🤖 AI Summary
This work addresses a critical limitation in existing verifiable reward-based reinforcement learning methods, which neglect the model’s intrinsic uncertainty and consequently treat high- and low-uncertainty solutions equivalently, impeding effective reasoning path optimization. To resolve this, we propose the EGPO framework, which introduces— for the first time—a metacognitive entropy calibration mechanism. Without modifying the verifier or reward definition, EGPO constructs a zero-overhead entropy proxy from token-level likelihoods and employs asymmetric calibration to distinguish correct reasoning from overconfident errors, enabling uncertainty-aware and stable policy optimization. Experimental results demonstrate that our approach consistently and significantly improves the performance of large reasoning models across multiple benchmarks, effectively mitigating the mismatch between uncertainty estimation and reward signals.
📝 Abstract
Large reasoning models (LRMs) have emerged as a powerful paradigm for solving complex real-world tasks. In practice, these models are predominantly trained via Reinforcement Learning with Verifiable Rewards (RLVR), yet most existing outcome-only RLVR pipelines rely almost exclusively on a binary correctness signal and largely ignore the model's intrinsic uncertainty. We term this discrepancy the uncertainty-reward mismatch, under which high- and low-uncertainty solutions are treated equivalently, preventing the policy from "Know What You Know" and impeding the shift from optimizing for correct answers to optimizing effective reasoning paths.
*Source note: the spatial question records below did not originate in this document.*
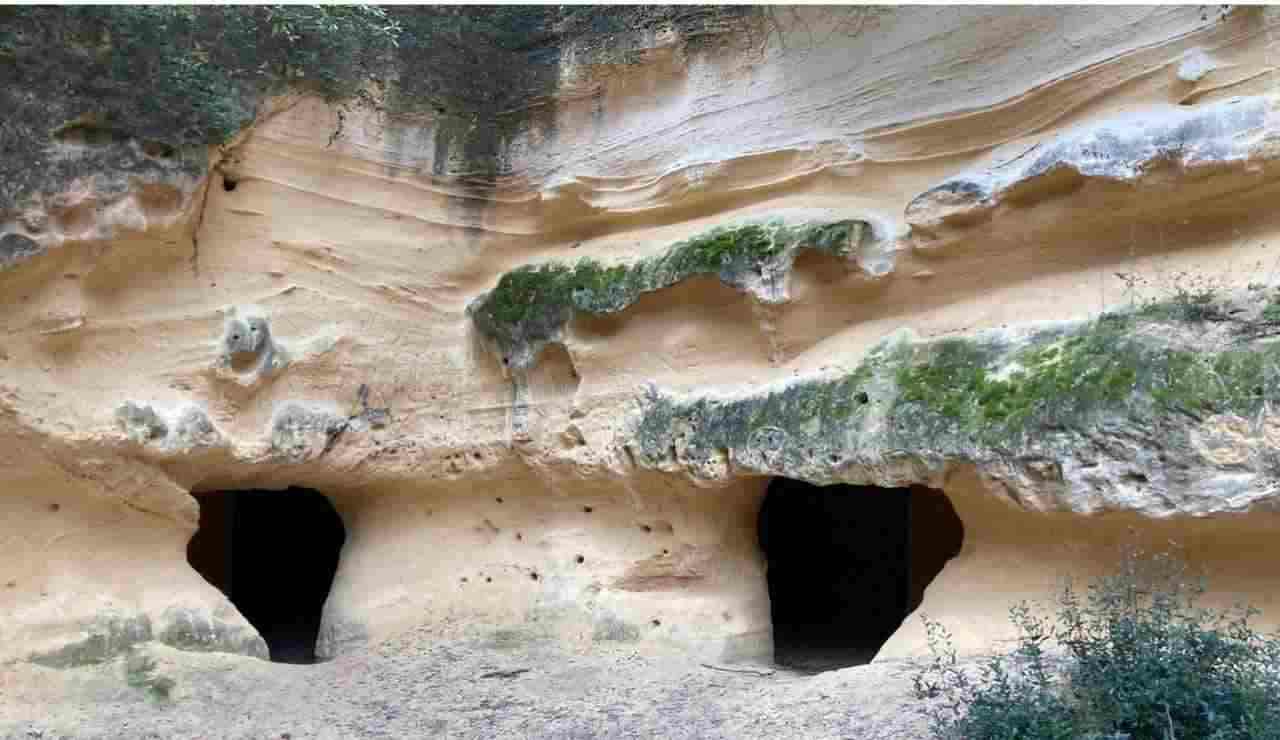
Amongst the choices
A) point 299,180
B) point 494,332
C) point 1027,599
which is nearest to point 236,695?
point 494,332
This limitation is especially critical in reasoning-centric tasks such as mathematics and question answering, where performance hinges on the quality of the model's internal reasoning process rather than mere memorization of final answers. To address this, we propose EGPO, a metacognitive entropy calibration framework that explicitly integrates intrinsic uncertainty into RLVR for enhancing LRMs. EGPO estimates per-sample uncertainty using a zero-overhead entropy proxy derived from token-level likelihoods and aligns it with extrinsic correctness through an asymmetric calibration mechanism that preserves correct reasoning while selectively regulating overconfident failures, thereby enabling stable and uncertainty-aware policy optimization. Moreover, EGPO recovers informative learning signals from otherwise degenerate group-based rollouts without modifying the verifier or reward definition. Extensive experiments across multiple benchmarks demonstrate that the proposed EGPO leads to substantial and consistent improvements in reasoning performance, establishing a principled path for advancing LRMs through metacognitive entropy calibration.